The Gender Equation
What’s Your Birthright?
Gender roles. It’s a simple concept, right? Women don dresses and stay at home; men go to work in suits and return home just in time for their wives’ homemade casserole. Yes, this is an old-fashioned example, but it gets the point across--men are men, women are women. Of course, we’re beyond this 1950’s model of gender norms, but the old images still live in our minds, forming the backbone our cultural subconscious.
We live in a society founded on the gender binary. When we were born we were assigned a sex, either male or female, and as we mature and move through our lives, we’re expected to embody the traits and behaviors associated with our sex. So, if you’re male, you’re masculine (sports, muscles, toughness) and if you’re a woman, you’re feminine (dresses, makeup, daintiness)--these are the rules that are many times laid out for us at birth. The “gender binary” is just a term that explains the categorizing of sex and gender into the masculine and feminine.
It’s obvious that, in practice, the gender binary isn’t so strictly abided by--the lines between masculine and feminine have blurred in many areas; all throughout society, we can find examples of men embodying “feminine” traits and visa versa with women. Parenting practices have changed, and some parents sign their sons up for ballet or let their daughters play in a co-ed football league.

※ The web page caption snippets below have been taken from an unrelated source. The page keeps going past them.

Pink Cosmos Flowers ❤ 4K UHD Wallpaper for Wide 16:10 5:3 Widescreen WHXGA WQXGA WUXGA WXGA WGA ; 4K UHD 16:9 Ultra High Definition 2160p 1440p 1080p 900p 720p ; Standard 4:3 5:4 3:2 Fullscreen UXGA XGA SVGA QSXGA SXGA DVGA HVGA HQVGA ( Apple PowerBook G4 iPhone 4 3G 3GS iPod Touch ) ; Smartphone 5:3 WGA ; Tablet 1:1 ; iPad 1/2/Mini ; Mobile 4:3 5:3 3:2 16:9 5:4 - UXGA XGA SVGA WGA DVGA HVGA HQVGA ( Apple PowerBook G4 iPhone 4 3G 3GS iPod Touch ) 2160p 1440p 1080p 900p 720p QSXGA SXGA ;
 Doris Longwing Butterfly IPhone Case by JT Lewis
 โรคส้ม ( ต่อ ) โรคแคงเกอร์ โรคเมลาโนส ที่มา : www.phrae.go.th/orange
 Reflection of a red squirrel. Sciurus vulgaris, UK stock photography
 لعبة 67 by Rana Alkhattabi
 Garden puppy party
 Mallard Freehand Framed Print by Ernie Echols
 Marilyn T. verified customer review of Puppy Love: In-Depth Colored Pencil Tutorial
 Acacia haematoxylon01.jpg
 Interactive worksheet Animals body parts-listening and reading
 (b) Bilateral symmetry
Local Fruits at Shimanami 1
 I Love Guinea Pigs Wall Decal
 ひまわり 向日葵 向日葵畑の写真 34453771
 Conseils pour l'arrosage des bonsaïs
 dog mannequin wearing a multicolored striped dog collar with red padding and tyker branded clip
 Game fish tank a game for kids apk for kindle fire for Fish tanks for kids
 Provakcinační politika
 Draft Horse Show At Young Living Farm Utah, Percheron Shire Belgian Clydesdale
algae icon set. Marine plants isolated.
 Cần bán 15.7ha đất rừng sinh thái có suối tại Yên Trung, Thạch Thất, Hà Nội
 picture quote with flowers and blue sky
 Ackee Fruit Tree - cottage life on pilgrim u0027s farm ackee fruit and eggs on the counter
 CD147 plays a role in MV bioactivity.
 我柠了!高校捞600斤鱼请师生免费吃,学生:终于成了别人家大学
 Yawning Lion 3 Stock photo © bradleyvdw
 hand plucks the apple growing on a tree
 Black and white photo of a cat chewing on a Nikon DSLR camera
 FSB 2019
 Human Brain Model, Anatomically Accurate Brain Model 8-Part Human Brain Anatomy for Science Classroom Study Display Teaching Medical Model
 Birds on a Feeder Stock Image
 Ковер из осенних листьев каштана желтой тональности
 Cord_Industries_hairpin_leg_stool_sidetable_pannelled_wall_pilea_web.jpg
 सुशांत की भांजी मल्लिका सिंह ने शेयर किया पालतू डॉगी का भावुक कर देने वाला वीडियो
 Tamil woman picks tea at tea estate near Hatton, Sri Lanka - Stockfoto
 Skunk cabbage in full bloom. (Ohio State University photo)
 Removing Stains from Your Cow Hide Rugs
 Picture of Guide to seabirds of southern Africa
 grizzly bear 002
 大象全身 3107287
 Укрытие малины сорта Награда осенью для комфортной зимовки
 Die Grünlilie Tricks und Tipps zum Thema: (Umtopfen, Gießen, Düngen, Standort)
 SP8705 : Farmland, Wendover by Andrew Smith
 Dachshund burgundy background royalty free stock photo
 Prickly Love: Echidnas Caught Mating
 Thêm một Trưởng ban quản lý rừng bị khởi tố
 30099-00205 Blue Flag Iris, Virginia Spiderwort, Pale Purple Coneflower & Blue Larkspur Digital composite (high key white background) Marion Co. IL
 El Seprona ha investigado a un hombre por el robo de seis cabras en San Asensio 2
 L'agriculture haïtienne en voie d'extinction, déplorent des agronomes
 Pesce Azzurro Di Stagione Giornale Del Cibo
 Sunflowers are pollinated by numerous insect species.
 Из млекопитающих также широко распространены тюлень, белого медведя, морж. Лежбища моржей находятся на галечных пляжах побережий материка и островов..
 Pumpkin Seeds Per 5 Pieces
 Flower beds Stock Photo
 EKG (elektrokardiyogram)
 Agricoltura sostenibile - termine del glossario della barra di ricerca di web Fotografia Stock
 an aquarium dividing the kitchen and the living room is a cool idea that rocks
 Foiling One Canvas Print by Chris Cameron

Though men and women often share the same spaces and interests, the idea of “opposite genders” still plays an influential role in how we think of our identity and our worth. Yes, we’re way beyond the gender stereotypes of the 1950s; both men and women go to college, have careers, play sports, make music, take care of children. But despite all the blurred lines, our society in many ways still insists that we call ourselves either “men” or “women,” even though most people (knowingly or unknowingly) express themselves as somewhere in between. The question we must ask is this: Why does there still exist such a strict categorization of gender when in our modern world, being a man isn’t that different from being a woman? Yes, men and women experience vastly unequal levels of privilege in society--(in 2018, women have been paid, on average, 80 cents for every dollar paid to men)--and an individual’s ability to resist gender stereotypes depends on location and circumstance (a woman growing up in a metropolitan hub will probably understand gender differently than a woman growing up in a rural southern town), but as a society, we have reached a place where no person, no matter how hard they might try, is able to perfectly embody the ideal masculine man or the ideal feminine woman.
Our concept of gender is evolving over time, but much of society is hesitant to embrace anything outside of the gender binary. We live in a world where many people do not adhere to the gender binary or even to the gender spectrum. Individuals identify as transgender, genderqueer, agender, gender non-binary and so much more. But as more people push the boundaries of gender, our society responds by putting up its defenses to protect the privilege and certainty that the traditional gender binary ensures. If we continue to define and express ourselves in terms of the gender binary, if we communicate our identities merely through femininity and masculinity, we will not overcome the bind that traditional gender roles holds us in. To start to untangle this web of oppression we must learn to express ourselves based on our personal values and interests--not just based on the widespread “values” associated with femininity and masculinity.